*Source data:*
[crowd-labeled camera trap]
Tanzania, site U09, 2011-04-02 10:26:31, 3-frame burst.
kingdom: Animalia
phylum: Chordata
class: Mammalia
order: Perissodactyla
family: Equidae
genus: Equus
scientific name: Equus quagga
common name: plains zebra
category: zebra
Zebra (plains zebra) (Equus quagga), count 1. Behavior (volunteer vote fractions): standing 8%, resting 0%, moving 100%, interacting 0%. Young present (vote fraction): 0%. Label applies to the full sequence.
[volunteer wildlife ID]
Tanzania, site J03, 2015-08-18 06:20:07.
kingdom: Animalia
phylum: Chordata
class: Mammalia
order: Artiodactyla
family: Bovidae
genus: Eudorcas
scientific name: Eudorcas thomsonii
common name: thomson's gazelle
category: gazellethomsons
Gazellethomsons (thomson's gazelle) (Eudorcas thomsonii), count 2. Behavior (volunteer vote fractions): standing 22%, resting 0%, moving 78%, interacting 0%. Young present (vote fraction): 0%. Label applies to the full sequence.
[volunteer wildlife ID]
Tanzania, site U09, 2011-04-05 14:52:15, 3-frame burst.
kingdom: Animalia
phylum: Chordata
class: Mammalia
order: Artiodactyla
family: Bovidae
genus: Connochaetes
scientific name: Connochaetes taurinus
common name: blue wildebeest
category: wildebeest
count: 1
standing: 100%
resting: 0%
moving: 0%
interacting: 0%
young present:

*Task requirements:* Every line from the one containing "Tanzania, site J03, 2015-08-18 06:20:07." through the last line of the entries must be written out verbatim, and no other line.

*Result:*
Tanzania, site J03, 2015-08-18 06:20:07.
kingdom: Animalia
phylum: Chordata
class: Mammalia
order: Artiodactyla
family: Bovidae
genus: Eudorcas
scientific name: Eudorcas thomsonii
common name: thomson's gazelle
category: gazellethomsons
Gazellethomsons (thomson's gazelle) (Eudorcas thomsonii), count 2. Behavior (volunteer vote fractions): standing 22%, resting 0%, moving 78%, interacting 0%. Young present (vote fraction): 0%. Label applies to the full sequence.
[volunteer wildlife ID]
Tanzania, site U09, 2011-04-05 14:52:15, 3-frame burst.
kingdom: Animalia
phylum: Chordata
class: Mammalia
order: Artiodactyla
family: Bovidae
genus: Connochaetes
scientific name: Connochaetes taurinus
common name: blue wildebeest
category: wildebeest
count: 1
standing: 100%
resting: 0%
moving: 0%
interacting: 0%
young present:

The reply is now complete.